The patient will be given 6 doses of chemotherapy with a drug called Ara C in high doses (every 12 hours) which will begin 8 days before their stem cell transplant. Then, another chemotherapy drug called cyclophosphamide will be given in high doses by vein for two days on the 7th and 6th days before their transplant. A drug called MESNA will be given with cyclophosphamide. MESNA is used to decrease the side effects caused by cyclophosphamide. Radiation treatment will be given to the entire body on each day for 4 days before the transplant. This will be done 2 times a day for 4 days. The chemotherapy and radiation treatment will last 8 days.
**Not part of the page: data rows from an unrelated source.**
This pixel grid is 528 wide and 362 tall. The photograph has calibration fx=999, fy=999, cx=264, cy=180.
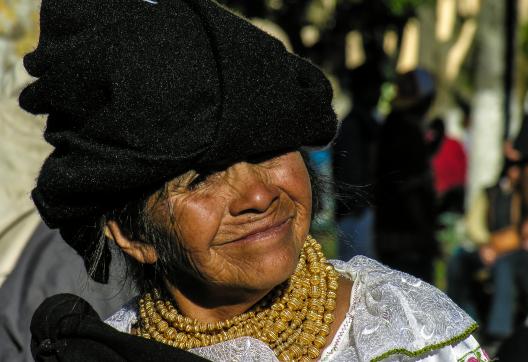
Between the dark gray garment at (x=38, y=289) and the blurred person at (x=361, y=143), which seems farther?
the blurred person at (x=361, y=143)

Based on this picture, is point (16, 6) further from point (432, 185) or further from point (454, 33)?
point (454, 33)

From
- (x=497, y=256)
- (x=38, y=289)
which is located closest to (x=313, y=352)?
(x=38, y=289)

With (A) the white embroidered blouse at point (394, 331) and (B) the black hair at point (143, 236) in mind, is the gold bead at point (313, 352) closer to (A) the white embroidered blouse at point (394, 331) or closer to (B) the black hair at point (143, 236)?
(A) the white embroidered blouse at point (394, 331)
The patient will receive extra radiation treatment if they have certain diseases (central nervous system (CNS) disease, testicular disease or other focal (localized) disease).

The day after the radiation treatment is completed; the patient will receive the healthy stem cells by vein. Once in the bloodstream, these stem cells will go to the bone marrow and should begin to grow

In prevention of GVHD, the patient will also receive medicine called FK506 as well as low dose methotrexate. The FK506 will be given intravenously (through the vein) initially starting 2 days before the transplant and later by mouth (when they are able to take oral medications). This drug will be given each day for several weeks. Four doses of low dose methotrexate will be given intravenously. The methotrexate will be given on the day after the transplant, 3, 6 and 11 days after the transplant. If the GVHD cannot be controlled with FK506, other medicines may need to be given. Your doctor will describe these medicines at that time.

After the patient has their stem cell transplant, we would like to collect some blood at different time points after the transplantation in order to study how regulatory T cells work and grow after a stem cell transplant.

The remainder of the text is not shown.